As Riley writes: “The Supreme Court’s job in the Harvard and University of North Carolina cases is to determine the constitutionality of race-conscious admissions. That shouldn’t be a hard call if the words of the Constitution and Civil Rights Act of 1964 mean what they say. Affirmative-action policies may have been well-intentioned, but intentions matter less than results. In practice, racial preferences have proved unpopular, polarizing — and ineffective, to boot. It’s time to end them.”
Fifteen years ago, this nation elected a young, charismatic, and woefully inexperienced mixed-race president — the son of a white mother and a black father. That man’s middle name was “Hussein,” no less, and his voting record made him the most liberal member of the U.S. Senate. Four years after that, we reelected him. If ever a nation’s actions had proven that it no longer needed to exercise government-sanctioned race-based discrimination, this was it.

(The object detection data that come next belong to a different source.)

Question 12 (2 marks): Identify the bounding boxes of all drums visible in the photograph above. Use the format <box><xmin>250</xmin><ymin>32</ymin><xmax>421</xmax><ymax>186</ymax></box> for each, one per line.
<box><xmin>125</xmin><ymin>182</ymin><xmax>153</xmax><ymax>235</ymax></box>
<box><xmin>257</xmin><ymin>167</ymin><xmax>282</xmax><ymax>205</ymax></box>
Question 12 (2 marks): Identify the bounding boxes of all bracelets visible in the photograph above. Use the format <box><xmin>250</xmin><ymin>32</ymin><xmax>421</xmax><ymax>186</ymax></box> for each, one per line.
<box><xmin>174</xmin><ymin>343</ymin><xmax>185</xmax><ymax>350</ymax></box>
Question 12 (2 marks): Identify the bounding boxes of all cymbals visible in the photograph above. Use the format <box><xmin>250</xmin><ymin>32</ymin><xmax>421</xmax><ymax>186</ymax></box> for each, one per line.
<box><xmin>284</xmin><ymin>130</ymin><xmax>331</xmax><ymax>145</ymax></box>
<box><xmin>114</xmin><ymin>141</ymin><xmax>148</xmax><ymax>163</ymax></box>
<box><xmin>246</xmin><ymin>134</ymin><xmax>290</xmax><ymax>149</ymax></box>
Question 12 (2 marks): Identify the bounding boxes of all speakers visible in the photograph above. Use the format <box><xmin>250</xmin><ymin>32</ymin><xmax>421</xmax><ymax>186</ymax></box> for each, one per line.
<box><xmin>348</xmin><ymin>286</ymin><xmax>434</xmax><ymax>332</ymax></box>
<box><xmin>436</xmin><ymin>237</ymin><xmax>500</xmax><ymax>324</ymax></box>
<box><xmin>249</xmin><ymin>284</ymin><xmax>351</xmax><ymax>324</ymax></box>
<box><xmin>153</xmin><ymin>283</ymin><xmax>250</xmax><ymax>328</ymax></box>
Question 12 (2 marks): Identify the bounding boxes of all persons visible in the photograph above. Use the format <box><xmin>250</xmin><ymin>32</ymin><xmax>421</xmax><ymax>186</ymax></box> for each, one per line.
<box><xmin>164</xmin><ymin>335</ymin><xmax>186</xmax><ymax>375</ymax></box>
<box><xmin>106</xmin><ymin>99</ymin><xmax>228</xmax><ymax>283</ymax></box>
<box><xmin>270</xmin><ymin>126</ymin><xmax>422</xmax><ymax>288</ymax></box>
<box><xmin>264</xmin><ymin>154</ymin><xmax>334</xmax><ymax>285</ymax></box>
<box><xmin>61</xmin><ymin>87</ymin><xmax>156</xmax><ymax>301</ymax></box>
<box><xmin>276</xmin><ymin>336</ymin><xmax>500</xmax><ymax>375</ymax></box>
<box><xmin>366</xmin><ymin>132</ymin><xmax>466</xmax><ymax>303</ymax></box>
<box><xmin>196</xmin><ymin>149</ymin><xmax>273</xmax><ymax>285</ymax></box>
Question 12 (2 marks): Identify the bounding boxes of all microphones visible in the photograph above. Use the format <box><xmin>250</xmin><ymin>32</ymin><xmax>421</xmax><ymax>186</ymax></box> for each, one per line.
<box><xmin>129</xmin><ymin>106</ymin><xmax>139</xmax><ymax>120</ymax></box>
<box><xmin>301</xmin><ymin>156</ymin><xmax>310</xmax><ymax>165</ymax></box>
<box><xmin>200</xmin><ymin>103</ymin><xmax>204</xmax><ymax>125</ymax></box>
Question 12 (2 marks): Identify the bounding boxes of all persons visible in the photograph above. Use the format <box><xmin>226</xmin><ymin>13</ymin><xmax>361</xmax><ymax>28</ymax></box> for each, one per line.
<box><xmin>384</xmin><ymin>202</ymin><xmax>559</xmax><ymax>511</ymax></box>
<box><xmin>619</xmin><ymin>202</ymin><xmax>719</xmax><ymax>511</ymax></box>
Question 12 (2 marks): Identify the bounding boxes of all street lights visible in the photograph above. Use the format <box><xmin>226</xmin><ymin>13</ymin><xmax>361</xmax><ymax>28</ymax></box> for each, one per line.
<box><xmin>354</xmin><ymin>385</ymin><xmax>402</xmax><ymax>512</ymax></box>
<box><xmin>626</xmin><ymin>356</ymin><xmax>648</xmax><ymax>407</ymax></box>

When, in 1978, the Supreme Court upheld a “limited” (read: unlimited) version of affirmative action in Regents of the University of California v. Bakke, liberal Justice Harry Blackmun — who’d written the High Court’s worst-ever majority opinion in Roe v. Wade five years earlier — wrote, “In order to get beyond racism, we must first take account of race.”
How wrong he was.
That our leftist colleges and universities still feel a need to discriminate against certain races in their admissions processes is an un-American, anti-constitutional disgrace. It’s long past time to reject Justice Blackmun’s bad advice and make good on what Chief Justice John Roberts said 16 years ago in his plurality opinion in Parents Involved in Community Schools v. Seattle School District No. 1: “The way to stop discrimination on the basis of race is to stop discriminating on the basis of race.”
Let’s hope that one day late in June, the Supreme Court finally gets it right.